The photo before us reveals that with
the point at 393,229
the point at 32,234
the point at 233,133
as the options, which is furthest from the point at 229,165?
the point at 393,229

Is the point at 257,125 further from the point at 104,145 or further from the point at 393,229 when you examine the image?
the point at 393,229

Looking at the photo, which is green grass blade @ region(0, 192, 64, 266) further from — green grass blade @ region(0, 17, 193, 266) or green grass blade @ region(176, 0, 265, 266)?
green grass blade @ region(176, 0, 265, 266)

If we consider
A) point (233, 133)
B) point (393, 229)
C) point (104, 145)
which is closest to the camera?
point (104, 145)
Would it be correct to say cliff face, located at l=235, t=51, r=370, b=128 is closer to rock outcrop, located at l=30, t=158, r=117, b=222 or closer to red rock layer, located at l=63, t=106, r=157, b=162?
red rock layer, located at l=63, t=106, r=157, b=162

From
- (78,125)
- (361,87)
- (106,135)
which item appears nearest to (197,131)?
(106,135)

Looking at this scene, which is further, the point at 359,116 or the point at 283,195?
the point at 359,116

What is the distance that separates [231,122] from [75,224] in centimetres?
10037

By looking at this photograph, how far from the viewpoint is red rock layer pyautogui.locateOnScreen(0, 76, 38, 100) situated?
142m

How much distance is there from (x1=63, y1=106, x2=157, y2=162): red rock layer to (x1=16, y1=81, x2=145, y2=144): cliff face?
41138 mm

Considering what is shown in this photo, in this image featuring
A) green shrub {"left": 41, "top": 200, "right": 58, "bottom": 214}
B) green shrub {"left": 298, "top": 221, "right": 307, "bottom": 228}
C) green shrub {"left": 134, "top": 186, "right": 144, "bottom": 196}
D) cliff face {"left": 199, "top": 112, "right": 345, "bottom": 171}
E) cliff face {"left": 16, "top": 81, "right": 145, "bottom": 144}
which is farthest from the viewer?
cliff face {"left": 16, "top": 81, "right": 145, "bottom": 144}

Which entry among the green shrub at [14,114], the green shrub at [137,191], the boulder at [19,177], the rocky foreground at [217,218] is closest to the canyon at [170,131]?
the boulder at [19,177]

▶ Stated task
Restate word for word the lines from the one holding "Looking at the" to the end of the listing, both ends included, and nothing more.

▶ Output of the exercise
Looking at the photo, which is green grass blade @ region(0, 192, 64, 266) further from — green grass blade @ region(0, 17, 193, 266) or green grass blade @ region(176, 0, 265, 266)?
green grass blade @ region(176, 0, 265, 266)

If we consider
A) point (233, 133)
B) point (393, 229)
C) point (104, 145)
which is closest to the camera?
point (104, 145)
Would it be correct to say cliff face, located at l=235, t=51, r=370, b=128 is closer to rock outcrop, located at l=30, t=158, r=117, b=222 or closer to red rock layer, located at l=63, t=106, r=157, b=162?
red rock layer, located at l=63, t=106, r=157, b=162

From
- (78,125)
- (361,87)
- (106,135)
which item appears nearest to (197,131)?
(106,135)

Looking at this scene, which is further, the point at 359,116 or the point at 283,195?
the point at 359,116

What is the distance that separates [231,122] from [75,224] in centimetres?
10037

By looking at this photograph, how far from the viewpoint is red rock layer pyautogui.locateOnScreen(0, 76, 38, 100) situated?
142m

How much distance is there from (x1=63, y1=106, x2=157, y2=162): red rock layer to (x1=16, y1=81, x2=145, y2=144): cliff face?
41138 mm

Considering what is shown in this photo, in this image featuring
A) green shrub {"left": 41, "top": 200, "right": 58, "bottom": 214}
B) green shrub {"left": 298, "top": 221, "right": 307, "bottom": 228}
C) green shrub {"left": 134, "top": 186, "right": 144, "bottom": 196}
D) cliff face {"left": 199, "top": 112, "right": 345, "bottom": 171}
E) cliff face {"left": 16, "top": 81, "right": 145, "bottom": 144}
which is farthest from the viewer?
cliff face {"left": 16, "top": 81, "right": 145, "bottom": 144}

Which entry among the green shrub at [14,114], the green shrub at [137,191], the boulder at [19,177], the rocky foreground at [217,218] is closest to the canyon at [170,131]?
the boulder at [19,177]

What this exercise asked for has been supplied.